▸ **What is required**
Gather every line in the material below that contains the word "viewpoint", and list each one in full.

Rows from a spatial reasoning dataset
** begin **

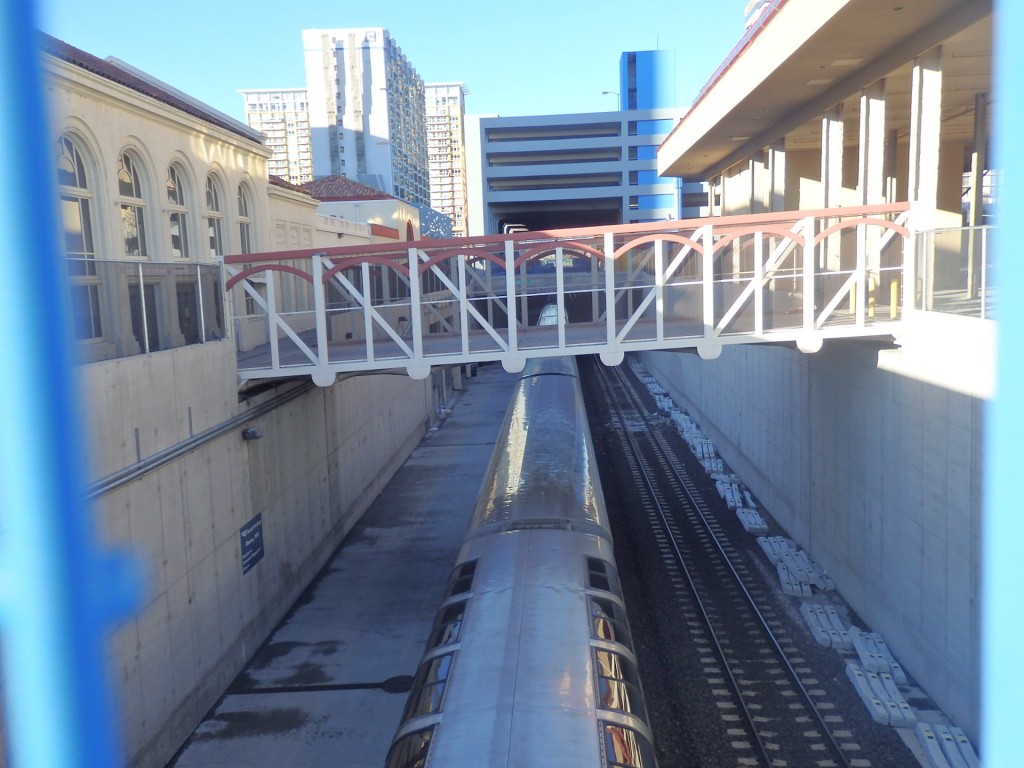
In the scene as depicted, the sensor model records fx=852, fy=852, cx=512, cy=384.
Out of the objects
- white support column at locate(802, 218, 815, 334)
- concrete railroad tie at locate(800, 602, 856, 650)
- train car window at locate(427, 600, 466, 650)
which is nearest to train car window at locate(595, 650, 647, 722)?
train car window at locate(427, 600, 466, 650)

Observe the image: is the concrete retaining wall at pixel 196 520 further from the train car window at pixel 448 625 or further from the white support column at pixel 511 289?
the white support column at pixel 511 289

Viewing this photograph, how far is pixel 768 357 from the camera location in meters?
17.1

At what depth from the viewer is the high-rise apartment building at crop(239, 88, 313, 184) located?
120 meters

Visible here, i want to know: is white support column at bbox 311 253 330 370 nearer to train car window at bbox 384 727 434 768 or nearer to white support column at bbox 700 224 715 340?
white support column at bbox 700 224 715 340

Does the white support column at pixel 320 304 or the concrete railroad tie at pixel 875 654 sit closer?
the concrete railroad tie at pixel 875 654

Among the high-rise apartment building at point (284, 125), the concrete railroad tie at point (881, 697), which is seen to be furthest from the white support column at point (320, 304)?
the high-rise apartment building at point (284, 125)

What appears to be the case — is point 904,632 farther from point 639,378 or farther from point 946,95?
point 639,378

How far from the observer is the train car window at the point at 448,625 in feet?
23.0

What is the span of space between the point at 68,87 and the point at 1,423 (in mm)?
10814

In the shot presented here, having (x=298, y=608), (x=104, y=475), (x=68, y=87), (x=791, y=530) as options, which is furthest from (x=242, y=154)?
(x=791, y=530)

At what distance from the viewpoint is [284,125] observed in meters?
124

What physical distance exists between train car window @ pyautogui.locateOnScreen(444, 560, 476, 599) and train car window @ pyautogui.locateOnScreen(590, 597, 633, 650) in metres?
1.25

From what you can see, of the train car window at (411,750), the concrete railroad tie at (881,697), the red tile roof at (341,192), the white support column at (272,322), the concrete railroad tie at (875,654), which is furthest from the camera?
the red tile roof at (341,192)

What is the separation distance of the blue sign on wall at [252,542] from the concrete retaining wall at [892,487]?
27.4 ft
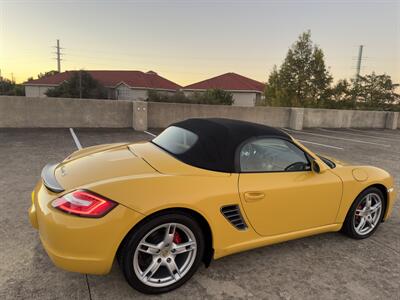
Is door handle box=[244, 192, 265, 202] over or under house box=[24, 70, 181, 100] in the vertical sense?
under

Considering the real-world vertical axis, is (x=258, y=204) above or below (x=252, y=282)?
above

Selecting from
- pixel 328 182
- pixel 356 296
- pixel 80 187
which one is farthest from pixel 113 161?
pixel 356 296

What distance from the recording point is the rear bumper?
6.70 ft

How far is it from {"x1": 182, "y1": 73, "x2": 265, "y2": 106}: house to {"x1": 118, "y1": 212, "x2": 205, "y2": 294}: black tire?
1706 inches

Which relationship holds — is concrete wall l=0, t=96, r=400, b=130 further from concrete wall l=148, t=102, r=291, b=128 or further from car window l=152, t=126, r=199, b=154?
car window l=152, t=126, r=199, b=154

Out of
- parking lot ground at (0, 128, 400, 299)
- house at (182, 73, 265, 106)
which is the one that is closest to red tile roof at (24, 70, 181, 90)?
house at (182, 73, 265, 106)

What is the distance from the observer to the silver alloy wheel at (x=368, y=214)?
11.2 ft

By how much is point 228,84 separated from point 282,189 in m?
46.6

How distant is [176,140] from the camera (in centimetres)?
309

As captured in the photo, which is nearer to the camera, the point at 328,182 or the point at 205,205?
the point at 205,205

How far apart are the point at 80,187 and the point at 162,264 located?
0.87 m

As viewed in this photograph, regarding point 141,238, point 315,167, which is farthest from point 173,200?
point 315,167

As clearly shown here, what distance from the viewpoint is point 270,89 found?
26594 mm

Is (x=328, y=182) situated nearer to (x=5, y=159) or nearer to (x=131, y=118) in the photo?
(x=5, y=159)
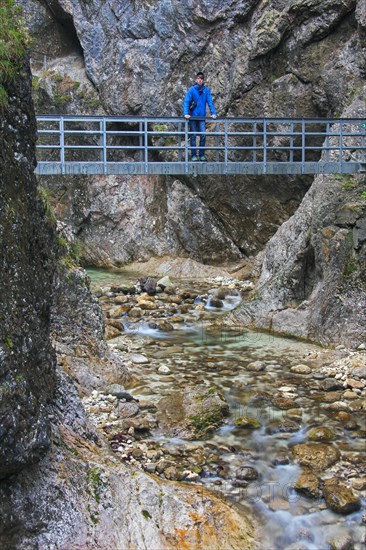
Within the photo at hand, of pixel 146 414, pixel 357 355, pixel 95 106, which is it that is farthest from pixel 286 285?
pixel 95 106

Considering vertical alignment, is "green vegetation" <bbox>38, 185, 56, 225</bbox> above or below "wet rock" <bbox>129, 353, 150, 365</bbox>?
above

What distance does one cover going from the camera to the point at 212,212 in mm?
25906

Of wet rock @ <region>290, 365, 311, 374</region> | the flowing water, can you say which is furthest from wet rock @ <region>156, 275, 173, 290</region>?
wet rock @ <region>290, 365, 311, 374</region>

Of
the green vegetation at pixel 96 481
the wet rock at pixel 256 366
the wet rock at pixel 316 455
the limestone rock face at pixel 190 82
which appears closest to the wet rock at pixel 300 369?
the wet rock at pixel 256 366

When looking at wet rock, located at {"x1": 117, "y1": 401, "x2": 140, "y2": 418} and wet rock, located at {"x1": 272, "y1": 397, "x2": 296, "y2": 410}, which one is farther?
wet rock, located at {"x1": 272, "y1": 397, "x2": 296, "y2": 410}

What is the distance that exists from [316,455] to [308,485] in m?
0.85

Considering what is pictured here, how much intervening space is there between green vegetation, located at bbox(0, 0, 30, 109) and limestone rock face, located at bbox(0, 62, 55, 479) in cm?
12

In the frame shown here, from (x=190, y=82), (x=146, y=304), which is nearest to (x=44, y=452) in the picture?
(x=146, y=304)

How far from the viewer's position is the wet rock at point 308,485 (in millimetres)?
8094

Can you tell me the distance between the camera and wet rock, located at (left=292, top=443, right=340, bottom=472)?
880cm

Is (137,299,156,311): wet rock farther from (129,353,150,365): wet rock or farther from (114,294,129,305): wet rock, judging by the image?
(129,353,150,365): wet rock

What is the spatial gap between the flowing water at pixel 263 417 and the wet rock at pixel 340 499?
90mm

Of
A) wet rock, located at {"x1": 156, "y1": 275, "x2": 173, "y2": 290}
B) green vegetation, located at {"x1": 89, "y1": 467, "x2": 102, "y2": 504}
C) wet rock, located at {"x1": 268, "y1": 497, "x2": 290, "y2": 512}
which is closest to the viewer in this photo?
green vegetation, located at {"x1": 89, "y1": 467, "x2": 102, "y2": 504}

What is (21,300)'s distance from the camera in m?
6.14
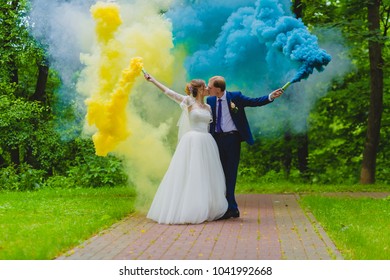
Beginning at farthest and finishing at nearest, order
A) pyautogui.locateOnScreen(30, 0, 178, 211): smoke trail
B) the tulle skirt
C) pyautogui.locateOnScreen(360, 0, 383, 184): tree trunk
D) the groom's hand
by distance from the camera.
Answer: pyautogui.locateOnScreen(360, 0, 383, 184): tree trunk, pyautogui.locateOnScreen(30, 0, 178, 211): smoke trail, the groom's hand, the tulle skirt

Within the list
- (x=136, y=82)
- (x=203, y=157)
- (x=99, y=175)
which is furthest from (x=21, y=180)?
(x=203, y=157)

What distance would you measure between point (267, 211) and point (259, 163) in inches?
409

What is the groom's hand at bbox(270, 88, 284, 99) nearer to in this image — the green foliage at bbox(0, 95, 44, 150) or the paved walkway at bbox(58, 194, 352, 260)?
the paved walkway at bbox(58, 194, 352, 260)

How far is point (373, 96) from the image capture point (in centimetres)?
1886

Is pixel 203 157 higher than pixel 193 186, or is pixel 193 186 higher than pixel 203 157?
pixel 203 157

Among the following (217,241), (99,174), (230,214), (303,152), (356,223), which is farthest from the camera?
(303,152)

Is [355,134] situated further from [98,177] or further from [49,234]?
[49,234]

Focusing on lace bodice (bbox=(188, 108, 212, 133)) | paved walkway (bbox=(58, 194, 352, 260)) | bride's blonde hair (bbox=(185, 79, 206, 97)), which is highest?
bride's blonde hair (bbox=(185, 79, 206, 97))

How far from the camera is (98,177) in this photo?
19047mm

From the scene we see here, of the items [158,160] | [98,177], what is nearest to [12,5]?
[98,177]

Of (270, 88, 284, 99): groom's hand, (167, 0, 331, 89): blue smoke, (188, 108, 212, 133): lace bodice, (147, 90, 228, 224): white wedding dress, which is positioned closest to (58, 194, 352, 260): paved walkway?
(147, 90, 228, 224): white wedding dress

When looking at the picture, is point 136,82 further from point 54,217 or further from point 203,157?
point 54,217

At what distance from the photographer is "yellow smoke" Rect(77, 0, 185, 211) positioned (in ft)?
37.9

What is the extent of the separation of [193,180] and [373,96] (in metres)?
9.49
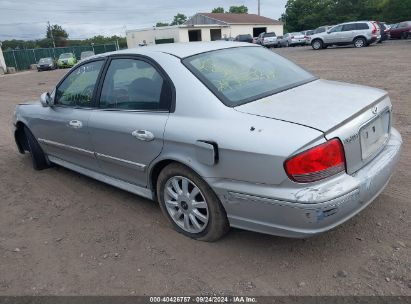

** end **

▸ **Correct result**
At what distance from the viewpoint is [284,125] observed in meters?
As clearly shown here, what distance from the viewpoint is point 270,89 found?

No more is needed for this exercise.